背景:视神经乳头水肿是一种与颅内压升高相关的眼科发现,通常由皮肤药物引起,包括皮质类固醇、异维甲酸和四环素。早期发现对于防止不可逆的视神经损伤至关重要,但在农村地区,获得眼科专业知识的机会往往有限。人工智能(AI)可以从眼底图像中自动准确地检测乳头水肿,从而支持及时诊断和管理。目的:本研究的主要目的是探讨chatgpt - 40的诊断能力,chatgpt - 40是一种具有多模态输入的通用大型语言模型,用于从眼底照片中识别乳头水肿。为此,将其性能与专门针对眼科成像进行微调的基于resnet的卷积神经网络(CNN)以及两位人类眼科医生的评估进行了比较。
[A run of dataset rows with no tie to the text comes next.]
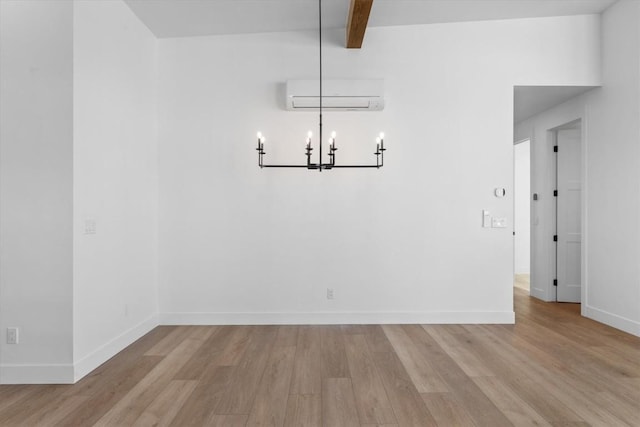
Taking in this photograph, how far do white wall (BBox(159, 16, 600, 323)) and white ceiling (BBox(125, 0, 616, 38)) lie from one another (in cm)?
14

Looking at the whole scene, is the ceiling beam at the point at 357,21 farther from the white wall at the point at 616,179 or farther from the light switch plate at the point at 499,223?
the white wall at the point at 616,179

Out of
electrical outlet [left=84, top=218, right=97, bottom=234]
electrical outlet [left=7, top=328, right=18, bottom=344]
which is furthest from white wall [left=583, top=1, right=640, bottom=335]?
electrical outlet [left=7, top=328, right=18, bottom=344]

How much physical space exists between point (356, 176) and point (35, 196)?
286cm

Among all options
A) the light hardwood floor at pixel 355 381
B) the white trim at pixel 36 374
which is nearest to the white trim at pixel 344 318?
the light hardwood floor at pixel 355 381

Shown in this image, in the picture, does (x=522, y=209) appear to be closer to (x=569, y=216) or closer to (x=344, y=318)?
(x=569, y=216)

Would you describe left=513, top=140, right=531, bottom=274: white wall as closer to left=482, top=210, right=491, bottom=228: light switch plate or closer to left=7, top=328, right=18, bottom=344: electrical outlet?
left=482, top=210, right=491, bottom=228: light switch plate

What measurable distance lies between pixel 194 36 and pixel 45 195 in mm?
2411

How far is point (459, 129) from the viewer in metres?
4.09

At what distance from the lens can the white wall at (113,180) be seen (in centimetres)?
278

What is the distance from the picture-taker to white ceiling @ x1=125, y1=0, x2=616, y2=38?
3.55 metres

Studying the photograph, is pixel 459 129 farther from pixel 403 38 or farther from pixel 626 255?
pixel 626 255

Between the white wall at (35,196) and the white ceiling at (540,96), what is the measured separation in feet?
14.7

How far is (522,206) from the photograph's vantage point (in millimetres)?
7984

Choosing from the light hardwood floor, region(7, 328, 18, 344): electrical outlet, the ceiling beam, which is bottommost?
the light hardwood floor
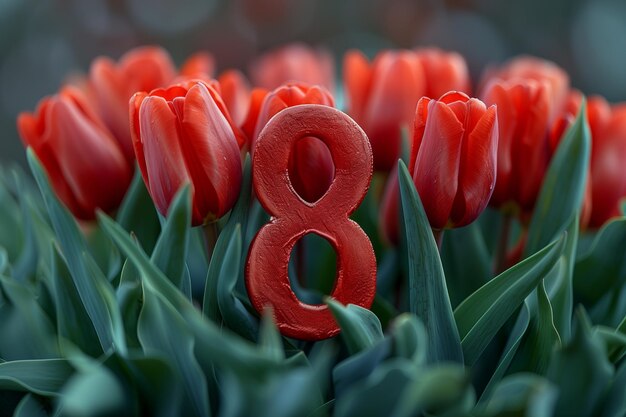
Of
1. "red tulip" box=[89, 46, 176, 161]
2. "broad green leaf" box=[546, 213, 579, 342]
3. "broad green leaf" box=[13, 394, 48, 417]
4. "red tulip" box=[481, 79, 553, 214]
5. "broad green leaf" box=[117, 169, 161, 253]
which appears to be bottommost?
"broad green leaf" box=[13, 394, 48, 417]

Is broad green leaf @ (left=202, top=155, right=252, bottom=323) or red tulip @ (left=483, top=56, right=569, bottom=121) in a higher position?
red tulip @ (left=483, top=56, right=569, bottom=121)

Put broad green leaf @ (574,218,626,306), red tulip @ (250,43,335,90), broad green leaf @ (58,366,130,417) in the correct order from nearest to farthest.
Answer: broad green leaf @ (58,366,130,417)
broad green leaf @ (574,218,626,306)
red tulip @ (250,43,335,90)

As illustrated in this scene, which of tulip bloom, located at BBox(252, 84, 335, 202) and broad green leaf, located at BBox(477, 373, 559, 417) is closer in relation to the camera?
broad green leaf, located at BBox(477, 373, 559, 417)

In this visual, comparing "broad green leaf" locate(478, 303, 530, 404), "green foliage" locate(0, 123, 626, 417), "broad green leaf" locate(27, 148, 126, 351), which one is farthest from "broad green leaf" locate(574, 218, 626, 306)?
"broad green leaf" locate(27, 148, 126, 351)

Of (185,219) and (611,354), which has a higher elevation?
(185,219)

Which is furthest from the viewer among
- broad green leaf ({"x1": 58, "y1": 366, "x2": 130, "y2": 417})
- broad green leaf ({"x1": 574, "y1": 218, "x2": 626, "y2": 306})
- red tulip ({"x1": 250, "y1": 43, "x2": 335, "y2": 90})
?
red tulip ({"x1": 250, "y1": 43, "x2": 335, "y2": 90})

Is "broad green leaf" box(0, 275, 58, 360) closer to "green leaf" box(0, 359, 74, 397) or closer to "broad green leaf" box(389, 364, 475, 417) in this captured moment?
"green leaf" box(0, 359, 74, 397)

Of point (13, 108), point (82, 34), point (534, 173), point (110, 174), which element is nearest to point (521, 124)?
point (534, 173)

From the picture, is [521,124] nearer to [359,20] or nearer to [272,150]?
[272,150]
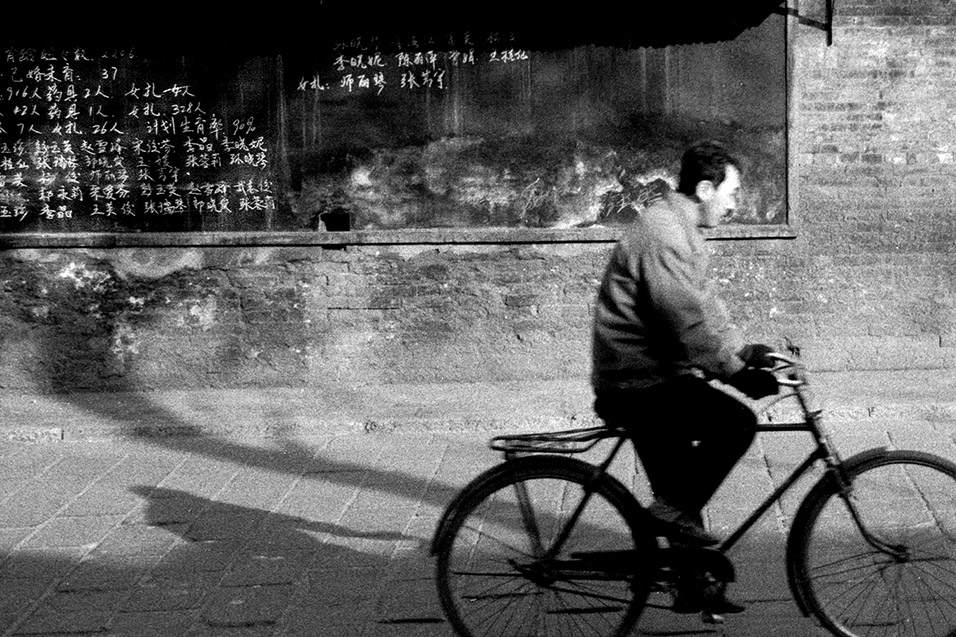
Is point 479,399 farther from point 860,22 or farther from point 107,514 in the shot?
point 860,22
重点是在资源有限的环境中与皮肤病护理有关的应用。方法:对1094张眼底图像(瞳孔水肿295张,正常799张)进行预处理,划分为训练集和测试集。使用判别学习率和单周期学习率策略对ResNet模型进行微调。gpt - 40和两名人类评估者(一名高级眼科医生和一名眼科住院医师)独立评估了测试图像。计算每个评估者的诊断指标,包括敏感性、特异性、阳性预测值(PPV)、阴性预测值(NPV)、准确性和科恩Kappa。结果:gpt - 40应用于乳头水肿检测时,总体准确率为85.9%,一致性显著(Cohen’s Kappa = 0.72),但与基准模型相比,特异性(78.9%)和阳性预测值(73.7%)较低。在此背景下,ResNet模型对眼科成像进行了微调,达到了近乎完美的准确率(99.5%,Kappa = 0.99),而两位人类眼科医生的准确率为96.0% (Kappa≈0.92)。结论:本研究探索了gpt - 40(一个具有多模态输入的大型语言模型)从眼底照片中检测乳头水肿的能力。gpt - 40达到了中等的诊断准确性,并且与基本事实基本一致,但与特定领域的ResNet模型和人类眼科医生相比,它的表现都不佳。这些发现强调了通才大语言模型和专门诊断人工智能之间的区别:虽然gpt - 40没有针对眼科成像进行优化,但其可及性、适应性和快速发展突出了其作为未来临床筛查辅助手段的潜力,特别是在服务不足的环境中。这些发现也强调了在这些工具被广泛应用之前,需要对外部数据集和真实临床环境进行验证。
本文章由计算机程序翻译,如有差异,请以英文原文为准。

Exploring AI's Potential in Papilledema Diagnosis to Support Dermatological Treatment Decisions in Rural Healthcare.

Exploring AI's Potential in Papilledema Diagnosis to Support Dermatological Treatment Decisions in Rural Healthcare.

Exploring AI's Potential in Papilledema Diagnosis to Support Dermatological Treatment Decisions in Rural Healthcare.

Exploring AI's Potential in Papilledema Diagnosis to Support Dermatological Treatment Decisions in Rural Healthcare.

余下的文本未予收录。